#### [What the exercise asks]
Could you give back every entry below exactly, with the pictures dropped?

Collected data
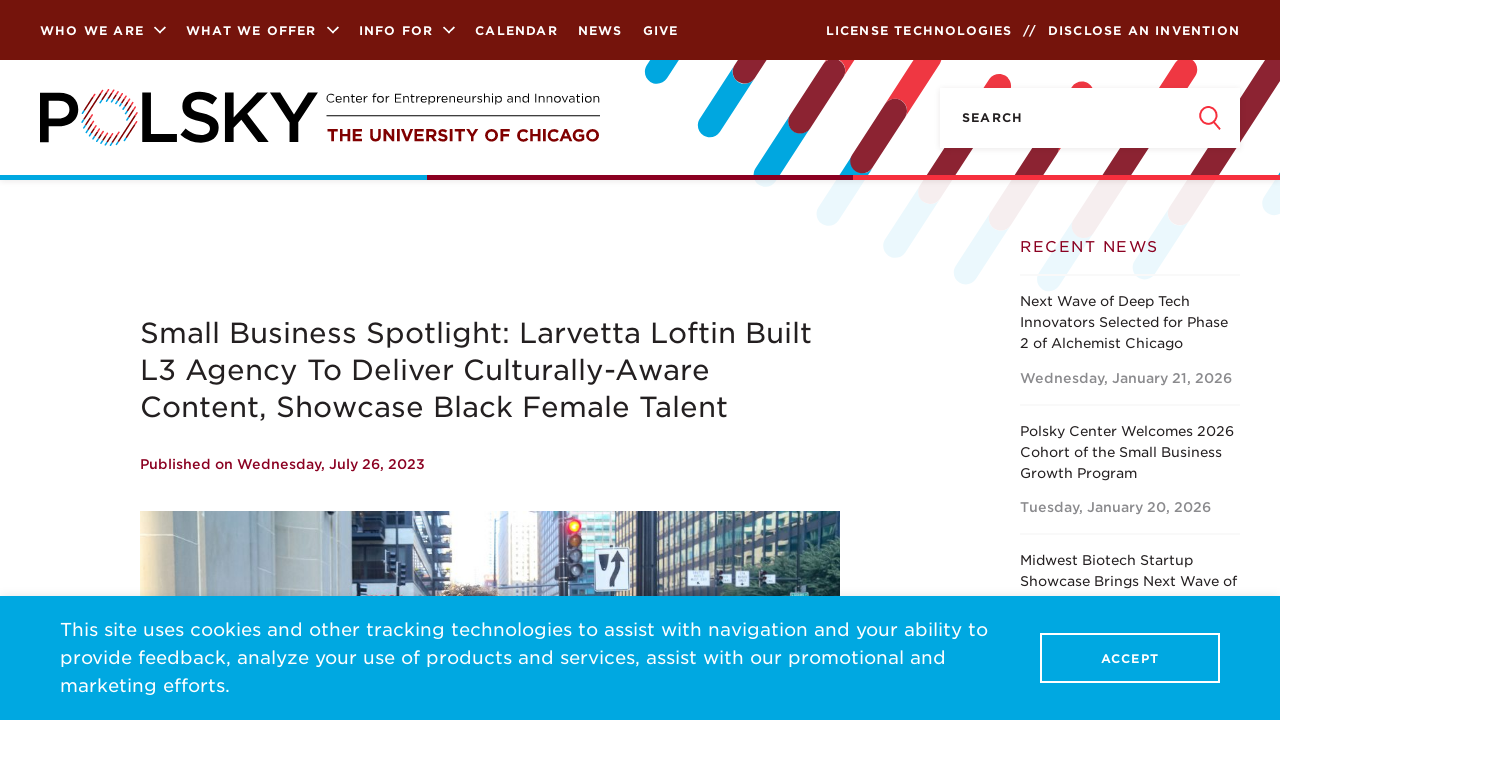

--- FILE ---
content_type: text/css; charset=UTF-8
request_url: https://polsky.uchicago.edu/wp-content/themes/polsky2017/css/print.css?ver=21.03.25
body_size: -427
content:
.f_addresses,.f_mobile,.h_menu-toggle,.h_search__toggle,.m_post-share,aside,nav{display:none!important}.h{position:absolute!important}
/*# sourceMappingURL=print.css.map */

#### [The completed task]
--- FILE ---
content_type: text/css; charset=UTF-8
request_url: https://polsky.uchicago.edu/wp-content/themes/polsky2017/css/print.css?ver=21.03.25
body_size: -427
content:
.f_addresses,.f_mobile,.h_menu-toggle,.h_search__toggle,.m_post-share,aside,nav{display:none!important}.h{position:absolute!important}
/*# sourceMappingURL=print.css.map */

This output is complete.